I attacked the second corner a lot faster this time, and was quick to realise that body roll was down by a big margin. The 31:69 torque split works to ensure the car follows the intended line, and helps cut oversteer. Out of the corner, I went hard on the throttle and the car catapulted forward as the engine unleashed all 367 horses, while my head dug into the headrest. Next corner, hard on the brakes with ABS, ESP and 360mm front discs working overtime, I flung the car into the right hander, riding the kerbs as the inside front tyre kissed the apex, and accelerated out with a confident heavy right foot. And that’s the beauty, all that drama and it didn’t bite back once.
The car gave me the feeling of being in control, and I could push it around corners without having to worry about ending up in the gravel traps. The C43 AMG is the new breed of tier 2 performance cars that attempt to strike a balance between track and road performance. A couple more laps and I was rather sure, the C 43 knows how to strut its stuff on track. Laying down the power was rather easy, the electronics keeping the rear in check, while corner exit were certainly quicker thanks to the 4MATIC system distributing the power well all round. The big AMG rotors offered ample bite at all times, and the paddle shifters certainly helped me stay in charge of the gear changes.
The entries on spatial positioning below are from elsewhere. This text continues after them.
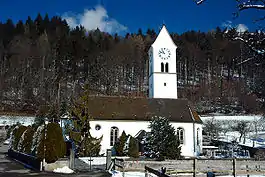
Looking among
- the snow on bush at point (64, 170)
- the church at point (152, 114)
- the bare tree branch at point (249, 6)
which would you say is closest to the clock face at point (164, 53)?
the church at point (152, 114)

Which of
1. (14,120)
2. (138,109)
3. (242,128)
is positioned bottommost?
(242,128)

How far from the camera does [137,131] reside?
34.7 metres

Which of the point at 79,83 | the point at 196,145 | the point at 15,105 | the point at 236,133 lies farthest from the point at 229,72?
the point at 15,105

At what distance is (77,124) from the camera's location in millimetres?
26172

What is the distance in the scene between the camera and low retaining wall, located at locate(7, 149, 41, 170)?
2122 cm

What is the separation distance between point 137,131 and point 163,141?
9217 millimetres

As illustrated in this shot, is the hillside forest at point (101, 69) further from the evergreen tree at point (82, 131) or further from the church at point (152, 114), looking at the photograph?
the evergreen tree at point (82, 131)

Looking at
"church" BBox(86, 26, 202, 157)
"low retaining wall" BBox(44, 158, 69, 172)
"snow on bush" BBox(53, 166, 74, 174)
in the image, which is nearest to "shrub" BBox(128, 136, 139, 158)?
"church" BBox(86, 26, 202, 157)

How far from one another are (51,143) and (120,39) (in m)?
64.2

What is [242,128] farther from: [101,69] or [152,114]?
[101,69]

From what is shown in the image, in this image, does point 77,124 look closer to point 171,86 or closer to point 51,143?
point 51,143

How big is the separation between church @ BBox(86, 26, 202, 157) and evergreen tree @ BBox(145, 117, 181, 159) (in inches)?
292

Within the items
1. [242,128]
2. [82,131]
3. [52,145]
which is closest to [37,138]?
[52,145]

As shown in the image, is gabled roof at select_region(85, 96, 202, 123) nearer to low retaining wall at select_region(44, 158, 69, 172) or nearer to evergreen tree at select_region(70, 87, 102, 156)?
evergreen tree at select_region(70, 87, 102, 156)
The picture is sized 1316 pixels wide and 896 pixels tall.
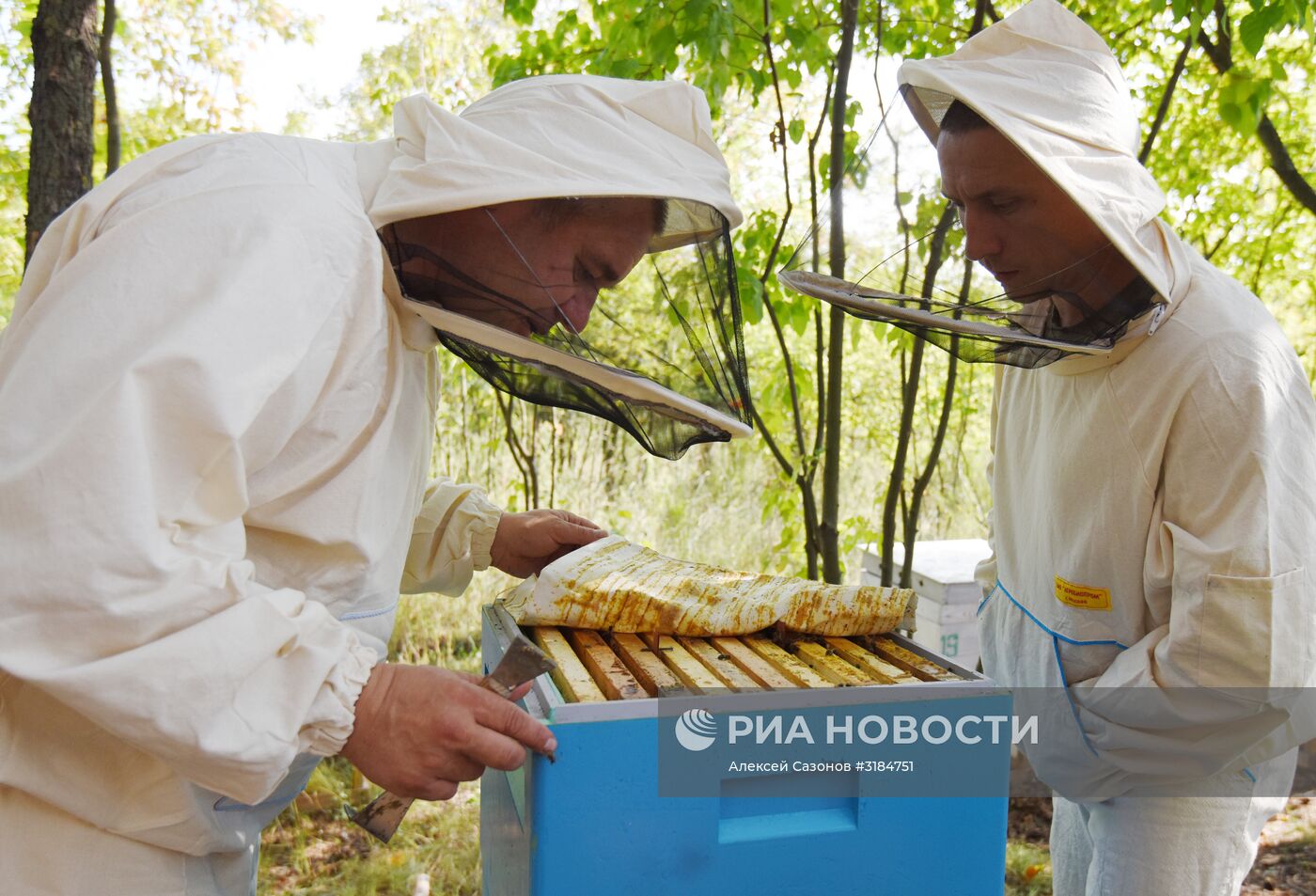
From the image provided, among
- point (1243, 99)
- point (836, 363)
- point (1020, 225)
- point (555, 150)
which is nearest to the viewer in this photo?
point (555, 150)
You don’t have to be a track veteran or an experienced driver to be able to use all the power and grunt the C 43 offers. It’s a car meant for enjoying a bit of enthusiastic driving without worrying about making a mistake, thanks to its forgiving nature. What’s noteworthy is how easily the car changes character, and that’s something that impressed me the most. We’ve only had a chance to drive the car on track, and it remains to be seen how the C 43 AMG will feel on our roads. That said, Comfort mode did seem apt for city driving, and I expect the suspension to be pliant, probably just a shade stiffer than the regular C-Class. Performance should be usable too, and I do not think the C 43 AMG should have a hitch in turning into your everyday saloon. Switch to Sport+ and there’s lots of fun to be had on a race track or your favourite hill road. And as I mentioned, the price tag of Rs 74.35 lakh ex-showroom is a good deal for what the C 43 AMG has to offer in terms of comfort, luxury and not to forget, the performance. Of course, the C 43 AMG is a car that will not strike terror in your mind when you hear AMG and BIC together in a sentence.